In accordance with one aspect of the present invention, the riser may be over 10,000 feet long with an associated weight, and the buoyancy module advantageously may include an elongated vessel with a composite vessel wall. Preferably, the composite vessel wall advantageously has a decrease in weight when submerged between approximately 25 to 75 percent; and more preferably a decrease in weight when submerged between approximately 40 to 60 percent. In addition, the composite vessel wall preferably has a density less than the density of the riser. Furthermore, the composite vessel wall preferably has a coefficient of thermal expansion less than a coefficient of thermal expansion of the riser; and may have a coefficient of thermal expansion between approximately −4.410−8 to 8.010−6 in/in/ F. The composite vessel wall also may have a thermal conductivity less than a thermal conductivity of the riser.
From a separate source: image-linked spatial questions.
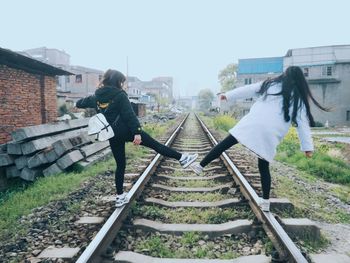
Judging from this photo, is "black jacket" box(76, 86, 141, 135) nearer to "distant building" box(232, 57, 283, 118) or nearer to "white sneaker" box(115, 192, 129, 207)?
"white sneaker" box(115, 192, 129, 207)

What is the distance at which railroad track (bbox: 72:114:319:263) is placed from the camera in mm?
2703

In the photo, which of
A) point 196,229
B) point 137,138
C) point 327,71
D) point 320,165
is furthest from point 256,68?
point 196,229

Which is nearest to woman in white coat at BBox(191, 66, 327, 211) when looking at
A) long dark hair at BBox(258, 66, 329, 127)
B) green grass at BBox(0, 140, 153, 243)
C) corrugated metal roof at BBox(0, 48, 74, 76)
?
long dark hair at BBox(258, 66, 329, 127)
In accordance with another aspect of the present invention, the buoyancy module may include a stem pipe which extends concentrically within the vessel, with an upper end of the vessel coupled to the stem pipe. The riser is received through the stem pipe. Alternatively, the buoyancy vessel or module may be coupled directly to the riser.

A spider structure may be attached to the vessel to position the stem pipe concentrically within the vessel. The spider structure may have an annular member with an aperture receiving the stem pipe therethrough, and a plurality of arms attached to and extending between the vessel and the annular member.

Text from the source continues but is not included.